> [DIRECTIONS FOR THIS TASK] Write out the data word for word, taking care that no picture is carried over.

> [Saved data entries]
****************

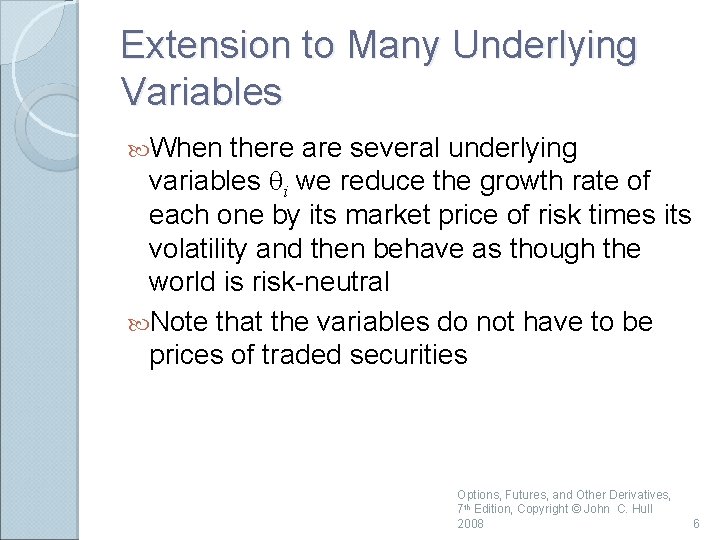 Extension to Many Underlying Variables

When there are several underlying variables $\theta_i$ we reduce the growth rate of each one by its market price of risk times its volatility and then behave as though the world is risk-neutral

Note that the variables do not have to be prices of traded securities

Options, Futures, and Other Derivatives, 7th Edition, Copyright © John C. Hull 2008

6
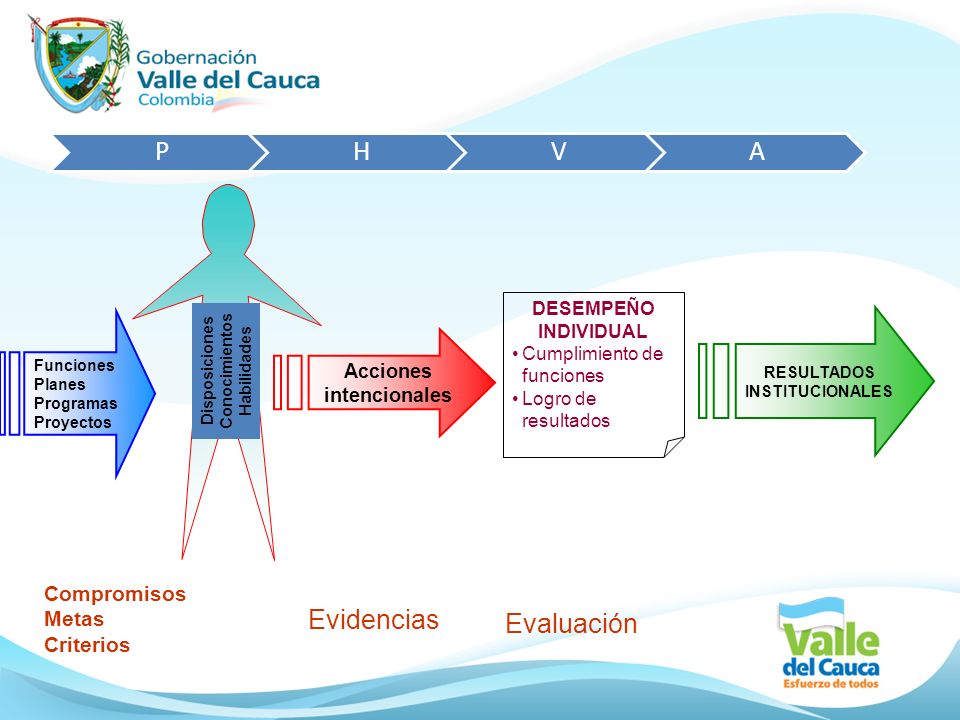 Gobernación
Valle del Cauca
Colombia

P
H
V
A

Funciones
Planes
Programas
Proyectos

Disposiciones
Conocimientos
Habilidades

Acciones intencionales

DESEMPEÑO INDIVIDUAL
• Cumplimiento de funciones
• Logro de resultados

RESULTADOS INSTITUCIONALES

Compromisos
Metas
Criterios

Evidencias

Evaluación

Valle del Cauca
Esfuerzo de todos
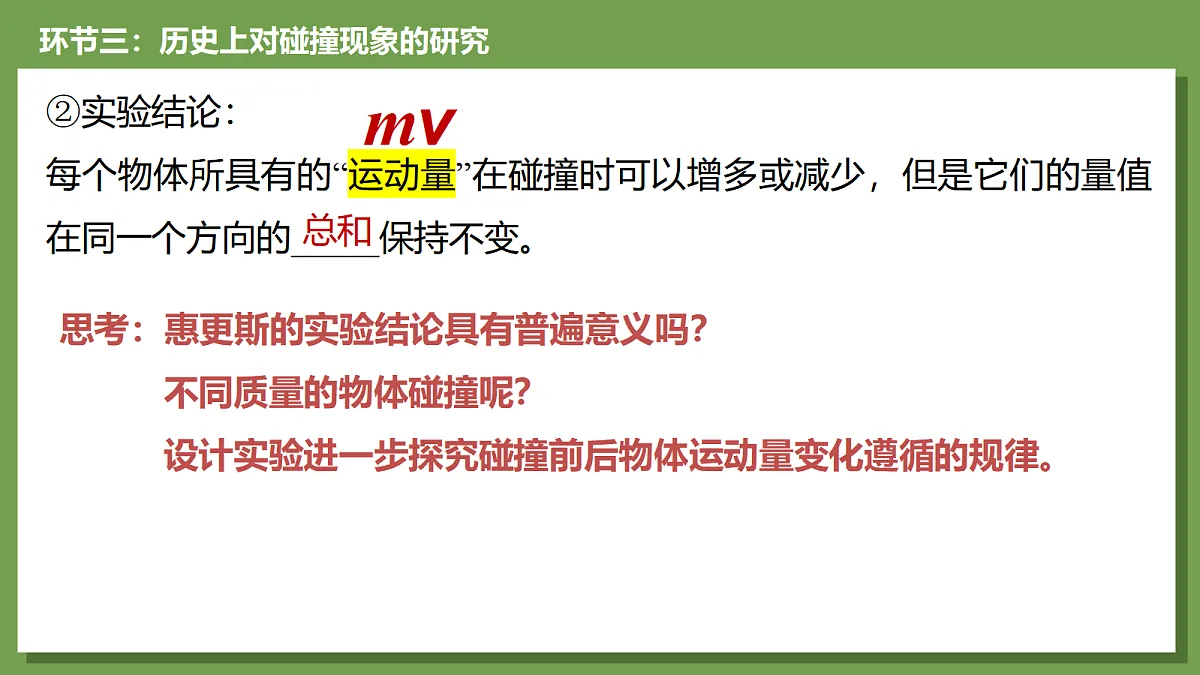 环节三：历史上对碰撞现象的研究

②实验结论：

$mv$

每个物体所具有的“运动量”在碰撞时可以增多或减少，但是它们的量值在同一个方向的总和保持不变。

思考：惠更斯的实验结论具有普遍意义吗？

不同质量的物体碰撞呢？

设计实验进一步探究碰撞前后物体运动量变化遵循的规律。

****************

> [TASK ANSWER]
 Extension to Many Underlying Variables

When there are several underlying variables $\theta_i$ we reduce the growth rate of each one by its market price of risk times its volatility and then behave as though the world is risk-neutral

Note that the variables do not have to be prices of traded securities

Options, Futures, and Other Derivatives, 7th Edition, Copyright © John C. Hull 2008

6
 Gobernación
Valle del Cauca
Colombia

P
H
V
A

Funciones
Planes
Programas
Proyectos

Disposiciones
Conocimientos
Habilidades

Acciones intencionales

DESEMPEÑO INDIVIDUAL
• Cumplimiento de funciones
• Logro de resultados

RESULTADOS INSTITUCIONALES

Compromisos
Metas
Criterios

Evidencias

Evaluación

Valle del Cauca
Esfuerzo de todos
 环节三：历史上对碰撞现象的研究

②实验结论：

$mv$

每个物体所具有的“运动量”在碰撞时可以增多或减少，但是它们的量值在同一个方向的总和保持不变。

思考：惠更斯的实验结论具有普遍意义吗？

不同质量的物体碰撞呢？

设计实验进一步探究碰撞前后物体运动量变化遵循的规律。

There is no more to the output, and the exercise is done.